+++ Data to use +++
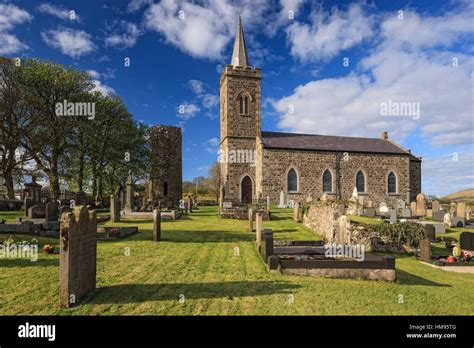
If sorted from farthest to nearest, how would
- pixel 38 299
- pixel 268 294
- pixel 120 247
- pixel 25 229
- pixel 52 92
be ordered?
1. pixel 52 92
2. pixel 25 229
3. pixel 120 247
4. pixel 268 294
5. pixel 38 299

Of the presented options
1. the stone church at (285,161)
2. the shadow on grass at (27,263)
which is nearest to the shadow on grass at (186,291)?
the shadow on grass at (27,263)

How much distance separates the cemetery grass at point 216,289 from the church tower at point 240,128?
71.3 ft

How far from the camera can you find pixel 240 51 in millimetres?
33406

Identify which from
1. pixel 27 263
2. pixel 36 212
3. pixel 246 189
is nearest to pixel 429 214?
pixel 246 189

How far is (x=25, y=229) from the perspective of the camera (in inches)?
433

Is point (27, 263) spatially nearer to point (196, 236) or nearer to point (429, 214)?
point (196, 236)

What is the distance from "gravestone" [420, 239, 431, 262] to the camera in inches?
392

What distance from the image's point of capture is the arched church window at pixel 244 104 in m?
31.8

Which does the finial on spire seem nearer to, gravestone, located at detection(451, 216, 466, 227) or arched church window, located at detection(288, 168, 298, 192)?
arched church window, located at detection(288, 168, 298, 192)

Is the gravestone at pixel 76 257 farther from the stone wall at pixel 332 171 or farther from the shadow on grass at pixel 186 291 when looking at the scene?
the stone wall at pixel 332 171

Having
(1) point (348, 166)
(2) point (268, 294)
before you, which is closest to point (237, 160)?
(1) point (348, 166)

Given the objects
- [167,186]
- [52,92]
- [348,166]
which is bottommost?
[167,186]
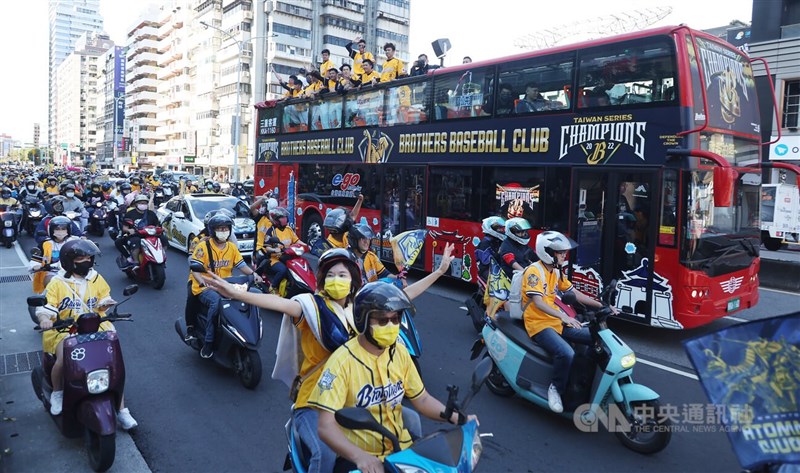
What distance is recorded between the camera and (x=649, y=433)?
441 centimetres

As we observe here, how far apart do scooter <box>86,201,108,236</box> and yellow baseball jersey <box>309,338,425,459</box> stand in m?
16.2

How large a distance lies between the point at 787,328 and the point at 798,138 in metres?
23.4

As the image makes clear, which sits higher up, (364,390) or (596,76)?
(596,76)

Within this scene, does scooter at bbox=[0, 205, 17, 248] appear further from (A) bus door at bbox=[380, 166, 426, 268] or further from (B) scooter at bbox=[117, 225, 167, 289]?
(A) bus door at bbox=[380, 166, 426, 268]

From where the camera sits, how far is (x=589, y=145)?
829cm

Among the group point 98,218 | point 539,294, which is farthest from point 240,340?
point 98,218

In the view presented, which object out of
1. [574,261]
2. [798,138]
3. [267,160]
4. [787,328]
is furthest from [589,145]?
[798,138]

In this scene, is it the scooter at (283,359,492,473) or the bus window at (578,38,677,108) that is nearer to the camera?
the scooter at (283,359,492,473)

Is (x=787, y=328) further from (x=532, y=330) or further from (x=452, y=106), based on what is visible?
(x=452, y=106)

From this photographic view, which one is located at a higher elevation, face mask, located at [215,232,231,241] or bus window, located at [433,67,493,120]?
bus window, located at [433,67,493,120]

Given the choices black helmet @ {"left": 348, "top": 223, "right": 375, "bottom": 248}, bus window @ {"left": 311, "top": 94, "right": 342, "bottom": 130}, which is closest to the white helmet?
black helmet @ {"left": 348, "top": 223, "right": 375, "bottom": 248}

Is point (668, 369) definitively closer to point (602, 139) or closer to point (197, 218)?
point (602, 139)

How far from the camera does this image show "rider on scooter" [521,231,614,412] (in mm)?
4781

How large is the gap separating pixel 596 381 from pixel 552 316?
2.04 ft
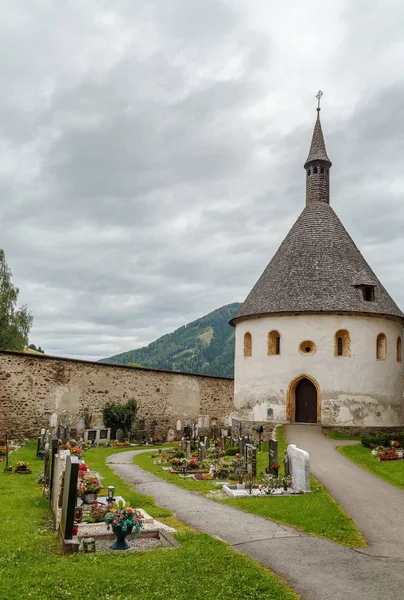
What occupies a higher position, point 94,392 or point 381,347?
point 381,347

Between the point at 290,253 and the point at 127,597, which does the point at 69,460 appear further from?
the point at 290,253

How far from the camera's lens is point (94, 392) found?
30391 millimetres

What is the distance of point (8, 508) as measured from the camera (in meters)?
11.6

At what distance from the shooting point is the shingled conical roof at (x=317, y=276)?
27.7 meters

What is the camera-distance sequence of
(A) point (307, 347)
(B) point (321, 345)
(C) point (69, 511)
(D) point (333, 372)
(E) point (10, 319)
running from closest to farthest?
1. (C) point (69, 511)
2. (D) point (333, 372)
3. (B) point (321, 345)
4. (A) point (307, 347)
5. (E) point (10, 319)

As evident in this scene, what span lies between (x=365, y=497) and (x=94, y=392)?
64.1 ft

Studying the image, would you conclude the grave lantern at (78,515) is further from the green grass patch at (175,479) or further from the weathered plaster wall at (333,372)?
the weathered plaster wall at (333,372)

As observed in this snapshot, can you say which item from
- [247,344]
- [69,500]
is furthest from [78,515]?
[247,344]

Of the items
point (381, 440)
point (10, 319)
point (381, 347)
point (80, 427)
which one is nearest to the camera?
point (381, 440)

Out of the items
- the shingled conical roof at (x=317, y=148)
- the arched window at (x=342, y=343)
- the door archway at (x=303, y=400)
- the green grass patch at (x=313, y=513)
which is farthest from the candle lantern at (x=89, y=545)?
the shingled conical roof at (x=317, y=148)

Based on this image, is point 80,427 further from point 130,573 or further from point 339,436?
point 130,573

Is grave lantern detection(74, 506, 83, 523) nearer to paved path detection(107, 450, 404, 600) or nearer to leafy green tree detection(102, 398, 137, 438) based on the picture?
paved path detection(107, 450, 404, 600)

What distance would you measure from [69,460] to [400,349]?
79.4 feet

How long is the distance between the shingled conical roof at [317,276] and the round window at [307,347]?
184 cm
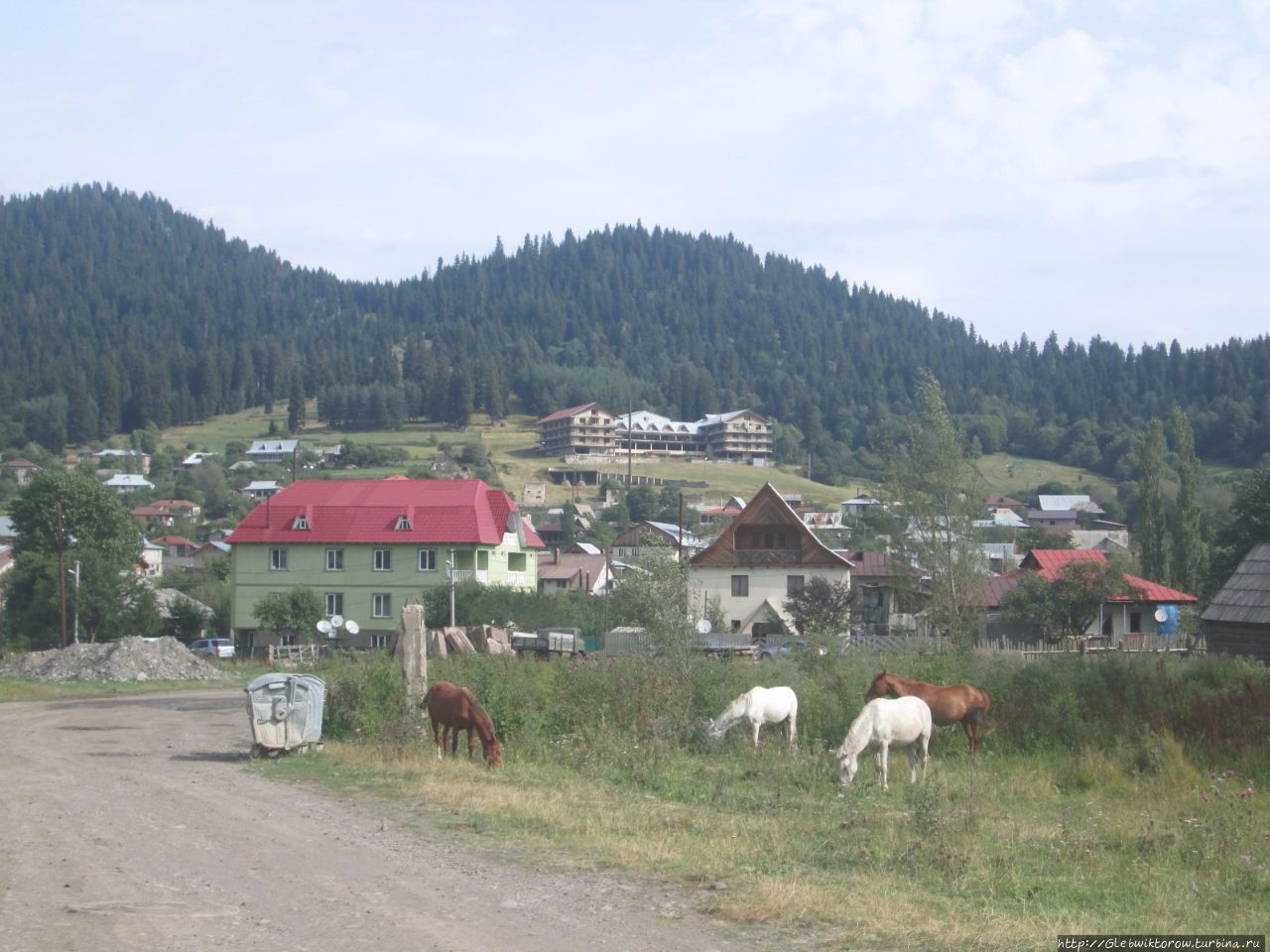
+++
Job
State how many of the lines above contain the word "appear", and reply with the number alone.

Written answer
2